Elle s'arrêta devant le château d'eau de la Samaritaine pour en regarder « l'industrieuse horloge » qui marquait non seulement les heures, mais les jours et les mois, et mettait en mouvement un carillon que son constructeur, en bon Flamand qu'il était, n'avait eu garde d'oublier.
Sur la façade de cette pompe monumentale fournissant de l'eau au Louvre et aux Tuileries, il y avait un bas-relief représentant la scène de l'Évangile où l'on voit la Samaritaine versant de l'eau à Jésus, près du puits de Jacob.
Angélique fit halte ensuite devant chaque boutique, devant le bimbelotier, le volailler, l'oiseleur, le marchand de jouets et de bilboquets, le vendeur d'encre et de couleurs, le montreur de marionnettes, le tondeur de chiens, le jongleur de gobelets. Elle aperçut Pain-Noir et ses coquilles, Mort-aux-Rats et sa rapière au triste gibier, et aussi la mère Hurlurette et le père Hurlurot, au coin de la Samaritaine.
Au milieu d'un cercle de badauds, le vieil aveugle raclait son crin-crin et la mégère braillait une romance sentimentale où il était question de pendus, de cadavres dont les corbeaux mangeaient les yeux, et de toutes sortes d'horreurs, que les gens écoutaient en penchant la tête et en s'essuyant les yeux. Les pendaisons et les processions, c'étaient les bons spectacles du petit peuple de Paris, des spectacles qui ne coûtaient pas cher et où l'on sentait profondément qu'on avait un corps et une âme.

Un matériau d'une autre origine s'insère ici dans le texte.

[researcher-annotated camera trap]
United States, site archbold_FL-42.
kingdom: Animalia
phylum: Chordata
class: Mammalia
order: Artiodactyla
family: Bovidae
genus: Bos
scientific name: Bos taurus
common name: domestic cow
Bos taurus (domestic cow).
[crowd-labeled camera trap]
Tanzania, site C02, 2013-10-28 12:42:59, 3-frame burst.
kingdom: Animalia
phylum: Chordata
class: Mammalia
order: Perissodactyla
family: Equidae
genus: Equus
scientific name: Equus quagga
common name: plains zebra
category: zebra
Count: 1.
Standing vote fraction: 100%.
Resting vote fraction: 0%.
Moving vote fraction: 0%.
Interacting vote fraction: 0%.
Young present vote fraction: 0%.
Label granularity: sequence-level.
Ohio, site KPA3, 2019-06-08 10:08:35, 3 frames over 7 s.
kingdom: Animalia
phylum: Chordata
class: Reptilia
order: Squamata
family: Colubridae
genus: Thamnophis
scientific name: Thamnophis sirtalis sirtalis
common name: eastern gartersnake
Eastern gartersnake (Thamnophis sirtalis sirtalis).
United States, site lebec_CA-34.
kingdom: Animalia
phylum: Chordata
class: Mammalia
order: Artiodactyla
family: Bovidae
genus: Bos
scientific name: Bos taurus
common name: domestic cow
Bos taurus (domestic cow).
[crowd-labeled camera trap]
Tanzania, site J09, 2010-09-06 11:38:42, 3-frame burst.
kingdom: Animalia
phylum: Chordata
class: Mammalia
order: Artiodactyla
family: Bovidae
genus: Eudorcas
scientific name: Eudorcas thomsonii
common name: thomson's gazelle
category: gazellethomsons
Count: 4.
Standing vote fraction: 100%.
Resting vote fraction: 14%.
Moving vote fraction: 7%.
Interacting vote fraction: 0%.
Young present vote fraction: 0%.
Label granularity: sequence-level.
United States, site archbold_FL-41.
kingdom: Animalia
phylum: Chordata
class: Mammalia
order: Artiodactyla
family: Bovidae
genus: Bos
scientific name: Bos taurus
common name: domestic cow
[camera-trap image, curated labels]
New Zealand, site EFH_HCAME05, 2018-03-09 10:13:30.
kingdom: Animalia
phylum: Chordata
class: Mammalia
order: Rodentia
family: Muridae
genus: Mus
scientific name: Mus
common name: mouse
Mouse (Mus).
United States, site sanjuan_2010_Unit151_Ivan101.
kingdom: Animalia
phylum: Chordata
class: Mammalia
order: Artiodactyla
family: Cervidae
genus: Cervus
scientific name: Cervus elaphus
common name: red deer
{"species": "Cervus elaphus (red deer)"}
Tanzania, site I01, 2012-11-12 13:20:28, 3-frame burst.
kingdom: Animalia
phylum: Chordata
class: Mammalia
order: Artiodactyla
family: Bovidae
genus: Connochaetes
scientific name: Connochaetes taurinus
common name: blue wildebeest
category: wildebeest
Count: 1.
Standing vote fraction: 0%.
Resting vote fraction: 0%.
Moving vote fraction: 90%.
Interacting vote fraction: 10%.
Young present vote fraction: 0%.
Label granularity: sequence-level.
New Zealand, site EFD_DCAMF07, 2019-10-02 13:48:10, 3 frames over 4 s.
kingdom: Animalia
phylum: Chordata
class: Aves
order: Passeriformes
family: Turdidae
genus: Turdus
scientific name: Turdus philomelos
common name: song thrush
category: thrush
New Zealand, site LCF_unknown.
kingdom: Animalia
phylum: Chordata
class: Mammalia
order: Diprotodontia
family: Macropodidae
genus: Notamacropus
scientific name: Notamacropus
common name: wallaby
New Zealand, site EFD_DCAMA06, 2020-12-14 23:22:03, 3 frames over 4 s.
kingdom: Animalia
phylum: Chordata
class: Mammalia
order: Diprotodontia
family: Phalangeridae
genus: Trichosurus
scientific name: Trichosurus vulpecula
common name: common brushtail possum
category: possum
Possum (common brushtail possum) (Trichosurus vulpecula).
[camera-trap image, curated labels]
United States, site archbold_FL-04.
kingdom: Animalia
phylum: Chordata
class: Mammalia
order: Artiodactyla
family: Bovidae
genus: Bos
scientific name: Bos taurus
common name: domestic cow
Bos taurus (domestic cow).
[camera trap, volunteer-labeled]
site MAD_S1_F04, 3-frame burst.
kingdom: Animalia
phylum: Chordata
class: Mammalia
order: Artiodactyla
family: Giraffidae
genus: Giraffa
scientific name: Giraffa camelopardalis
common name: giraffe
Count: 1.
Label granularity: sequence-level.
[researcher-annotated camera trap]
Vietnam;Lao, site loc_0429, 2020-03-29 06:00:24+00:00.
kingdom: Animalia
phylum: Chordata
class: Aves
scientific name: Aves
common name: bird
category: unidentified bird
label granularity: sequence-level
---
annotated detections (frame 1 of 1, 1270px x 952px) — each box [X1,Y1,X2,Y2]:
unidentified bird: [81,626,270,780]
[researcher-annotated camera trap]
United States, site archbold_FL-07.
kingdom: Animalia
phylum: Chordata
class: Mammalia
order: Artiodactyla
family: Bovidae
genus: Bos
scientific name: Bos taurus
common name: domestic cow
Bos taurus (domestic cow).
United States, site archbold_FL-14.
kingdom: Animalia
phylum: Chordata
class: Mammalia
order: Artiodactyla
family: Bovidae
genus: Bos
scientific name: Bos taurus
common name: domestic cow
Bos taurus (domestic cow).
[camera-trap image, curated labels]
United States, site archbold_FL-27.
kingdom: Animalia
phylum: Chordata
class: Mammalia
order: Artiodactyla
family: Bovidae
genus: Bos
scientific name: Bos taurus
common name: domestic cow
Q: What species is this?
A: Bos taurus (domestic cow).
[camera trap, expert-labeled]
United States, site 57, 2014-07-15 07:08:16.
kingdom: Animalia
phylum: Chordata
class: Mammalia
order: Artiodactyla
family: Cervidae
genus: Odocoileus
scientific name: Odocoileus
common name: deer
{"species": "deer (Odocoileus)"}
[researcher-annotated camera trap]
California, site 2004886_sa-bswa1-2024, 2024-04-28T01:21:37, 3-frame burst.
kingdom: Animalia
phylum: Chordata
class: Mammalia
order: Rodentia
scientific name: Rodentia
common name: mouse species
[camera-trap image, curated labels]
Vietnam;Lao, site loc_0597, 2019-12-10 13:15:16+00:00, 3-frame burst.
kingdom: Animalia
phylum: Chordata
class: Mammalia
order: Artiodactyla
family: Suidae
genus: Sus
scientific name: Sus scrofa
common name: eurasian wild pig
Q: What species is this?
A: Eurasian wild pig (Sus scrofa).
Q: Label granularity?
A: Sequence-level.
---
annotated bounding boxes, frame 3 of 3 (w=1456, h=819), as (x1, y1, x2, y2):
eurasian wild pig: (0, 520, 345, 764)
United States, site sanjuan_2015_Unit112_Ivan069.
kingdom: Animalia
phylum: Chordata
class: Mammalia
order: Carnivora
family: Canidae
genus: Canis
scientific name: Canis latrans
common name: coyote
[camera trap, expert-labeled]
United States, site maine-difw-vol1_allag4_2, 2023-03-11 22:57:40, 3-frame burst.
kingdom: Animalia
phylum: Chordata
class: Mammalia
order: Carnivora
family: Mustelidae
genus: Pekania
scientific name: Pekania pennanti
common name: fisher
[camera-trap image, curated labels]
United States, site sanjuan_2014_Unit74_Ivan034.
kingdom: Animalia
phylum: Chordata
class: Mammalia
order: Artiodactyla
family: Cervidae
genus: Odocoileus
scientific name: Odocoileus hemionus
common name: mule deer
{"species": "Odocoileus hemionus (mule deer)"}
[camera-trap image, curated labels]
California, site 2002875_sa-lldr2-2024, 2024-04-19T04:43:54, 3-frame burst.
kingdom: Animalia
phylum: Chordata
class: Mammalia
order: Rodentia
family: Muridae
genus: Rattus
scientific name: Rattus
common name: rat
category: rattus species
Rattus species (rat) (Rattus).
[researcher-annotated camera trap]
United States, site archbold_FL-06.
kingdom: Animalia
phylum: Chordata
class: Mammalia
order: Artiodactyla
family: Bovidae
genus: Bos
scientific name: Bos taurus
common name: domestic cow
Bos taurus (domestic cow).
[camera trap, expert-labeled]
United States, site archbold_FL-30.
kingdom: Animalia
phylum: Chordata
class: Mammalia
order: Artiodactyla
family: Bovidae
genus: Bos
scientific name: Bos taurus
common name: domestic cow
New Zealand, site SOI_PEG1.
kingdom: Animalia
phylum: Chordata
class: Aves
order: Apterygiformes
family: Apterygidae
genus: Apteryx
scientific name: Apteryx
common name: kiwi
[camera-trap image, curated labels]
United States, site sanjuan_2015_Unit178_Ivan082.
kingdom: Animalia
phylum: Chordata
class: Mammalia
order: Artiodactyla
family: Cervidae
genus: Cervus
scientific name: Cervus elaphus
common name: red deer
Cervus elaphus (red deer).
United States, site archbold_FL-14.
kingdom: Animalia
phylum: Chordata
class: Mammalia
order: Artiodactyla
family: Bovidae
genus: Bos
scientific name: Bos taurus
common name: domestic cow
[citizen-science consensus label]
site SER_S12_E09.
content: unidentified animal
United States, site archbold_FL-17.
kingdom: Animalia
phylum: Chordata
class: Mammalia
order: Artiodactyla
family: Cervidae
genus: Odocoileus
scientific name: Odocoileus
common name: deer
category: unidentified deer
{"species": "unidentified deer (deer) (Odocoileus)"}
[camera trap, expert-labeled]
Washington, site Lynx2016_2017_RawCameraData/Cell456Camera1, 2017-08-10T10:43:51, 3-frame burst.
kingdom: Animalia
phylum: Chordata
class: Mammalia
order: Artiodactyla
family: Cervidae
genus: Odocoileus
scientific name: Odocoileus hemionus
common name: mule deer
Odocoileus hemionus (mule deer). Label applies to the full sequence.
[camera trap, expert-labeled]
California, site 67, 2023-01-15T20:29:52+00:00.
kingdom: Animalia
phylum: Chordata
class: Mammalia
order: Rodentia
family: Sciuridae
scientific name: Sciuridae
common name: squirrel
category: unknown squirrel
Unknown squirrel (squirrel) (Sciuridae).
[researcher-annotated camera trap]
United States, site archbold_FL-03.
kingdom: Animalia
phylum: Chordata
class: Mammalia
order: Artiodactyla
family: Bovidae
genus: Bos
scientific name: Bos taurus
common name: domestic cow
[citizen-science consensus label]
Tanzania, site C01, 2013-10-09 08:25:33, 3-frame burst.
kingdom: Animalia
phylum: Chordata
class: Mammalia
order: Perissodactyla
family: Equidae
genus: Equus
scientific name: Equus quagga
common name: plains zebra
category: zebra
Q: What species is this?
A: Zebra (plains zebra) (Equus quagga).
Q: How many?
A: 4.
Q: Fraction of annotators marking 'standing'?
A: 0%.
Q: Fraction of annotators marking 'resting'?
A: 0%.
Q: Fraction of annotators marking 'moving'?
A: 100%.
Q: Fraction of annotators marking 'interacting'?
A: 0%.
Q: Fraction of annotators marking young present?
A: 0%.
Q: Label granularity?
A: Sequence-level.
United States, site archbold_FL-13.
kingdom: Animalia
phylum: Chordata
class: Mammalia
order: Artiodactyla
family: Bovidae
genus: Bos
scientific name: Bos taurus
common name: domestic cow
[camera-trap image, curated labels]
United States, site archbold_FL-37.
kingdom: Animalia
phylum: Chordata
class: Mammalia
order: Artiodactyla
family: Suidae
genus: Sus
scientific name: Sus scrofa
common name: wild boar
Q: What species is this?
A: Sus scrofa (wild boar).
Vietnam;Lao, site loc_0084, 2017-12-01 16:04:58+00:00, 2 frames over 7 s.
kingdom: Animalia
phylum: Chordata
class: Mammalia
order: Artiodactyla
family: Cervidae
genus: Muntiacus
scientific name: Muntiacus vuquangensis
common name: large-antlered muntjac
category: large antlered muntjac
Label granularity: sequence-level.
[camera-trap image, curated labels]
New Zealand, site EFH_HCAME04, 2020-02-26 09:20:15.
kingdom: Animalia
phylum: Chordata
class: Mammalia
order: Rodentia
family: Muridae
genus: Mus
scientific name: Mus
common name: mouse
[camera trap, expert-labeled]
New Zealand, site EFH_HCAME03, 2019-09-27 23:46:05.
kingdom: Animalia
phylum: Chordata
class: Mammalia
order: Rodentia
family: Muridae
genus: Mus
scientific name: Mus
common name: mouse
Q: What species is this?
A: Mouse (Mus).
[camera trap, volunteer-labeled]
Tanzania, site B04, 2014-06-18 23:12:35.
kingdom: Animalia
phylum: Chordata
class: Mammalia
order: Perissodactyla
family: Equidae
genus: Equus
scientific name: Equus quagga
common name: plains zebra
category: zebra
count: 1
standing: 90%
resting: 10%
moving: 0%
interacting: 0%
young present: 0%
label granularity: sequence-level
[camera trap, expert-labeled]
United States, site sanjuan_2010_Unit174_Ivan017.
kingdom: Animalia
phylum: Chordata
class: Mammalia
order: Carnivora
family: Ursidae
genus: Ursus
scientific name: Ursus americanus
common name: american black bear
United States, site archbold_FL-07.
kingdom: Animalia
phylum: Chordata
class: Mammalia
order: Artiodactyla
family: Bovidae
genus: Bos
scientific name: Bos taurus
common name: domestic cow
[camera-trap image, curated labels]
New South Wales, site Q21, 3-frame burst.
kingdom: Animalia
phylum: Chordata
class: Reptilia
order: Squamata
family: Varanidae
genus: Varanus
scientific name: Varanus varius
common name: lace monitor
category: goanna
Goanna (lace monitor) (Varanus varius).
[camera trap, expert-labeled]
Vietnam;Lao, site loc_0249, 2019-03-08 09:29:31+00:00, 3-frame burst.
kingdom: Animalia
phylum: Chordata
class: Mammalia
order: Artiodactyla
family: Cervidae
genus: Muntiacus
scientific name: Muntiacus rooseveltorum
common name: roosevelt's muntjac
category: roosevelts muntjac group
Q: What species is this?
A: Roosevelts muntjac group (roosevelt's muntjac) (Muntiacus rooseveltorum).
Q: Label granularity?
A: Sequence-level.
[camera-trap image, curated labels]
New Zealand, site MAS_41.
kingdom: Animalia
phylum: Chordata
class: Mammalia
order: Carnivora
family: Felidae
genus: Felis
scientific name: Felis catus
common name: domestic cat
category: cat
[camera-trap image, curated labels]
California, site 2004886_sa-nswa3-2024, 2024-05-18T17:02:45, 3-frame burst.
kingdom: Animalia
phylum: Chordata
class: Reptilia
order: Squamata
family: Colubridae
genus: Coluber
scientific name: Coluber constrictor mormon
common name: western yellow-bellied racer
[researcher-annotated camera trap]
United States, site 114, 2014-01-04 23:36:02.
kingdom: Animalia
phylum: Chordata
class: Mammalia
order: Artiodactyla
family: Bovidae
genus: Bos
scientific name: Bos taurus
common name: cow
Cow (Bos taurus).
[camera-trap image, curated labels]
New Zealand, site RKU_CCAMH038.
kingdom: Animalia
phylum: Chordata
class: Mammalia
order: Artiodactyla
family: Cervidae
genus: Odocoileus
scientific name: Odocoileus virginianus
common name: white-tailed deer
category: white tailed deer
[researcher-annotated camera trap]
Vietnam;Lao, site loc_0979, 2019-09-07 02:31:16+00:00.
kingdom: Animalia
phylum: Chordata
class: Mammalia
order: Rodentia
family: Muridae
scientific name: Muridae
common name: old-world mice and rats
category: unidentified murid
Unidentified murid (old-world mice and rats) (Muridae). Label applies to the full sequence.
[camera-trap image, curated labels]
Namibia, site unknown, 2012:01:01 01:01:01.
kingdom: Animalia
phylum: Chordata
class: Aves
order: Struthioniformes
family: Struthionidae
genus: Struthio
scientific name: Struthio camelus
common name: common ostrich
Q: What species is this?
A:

La mère Hurlurette poussait sa « goualante » avec une grande conviction :
Écoutez tous ma harangue !
Quand je m'en irai
À l'abbaye de Monte-à-Regret,
Pour vous je prierai
En tirant la langue.
On voyait jusqu'au fond de sa bouche édentée. Une larme coulait de son œil et se perdait dans ses rides. Elle était effrayante, admirable.
Lorsqu'elle eut terminé sa chanson sur un suprême trémolo, elle mouilla son large pouce et commença à distribuer des feuillets dont elle portait une liasse sous le bras, en criant :
– Qui n'a pas son pendu ?
Arrivée près d'Angélique, elle poussa un cri de joie.
– Hé, Hurlurot, v'là la môme ! Tu parles si ton homme nous fait une sérénade depuis ce matin ! Il dit que le maudit chien t'a étranglée. Il parle de faire courir sus au Châtelet tous les gueux et tous les bancroches de Paris. Et la marquise, elle, se promène sur le Pont-Neuf !...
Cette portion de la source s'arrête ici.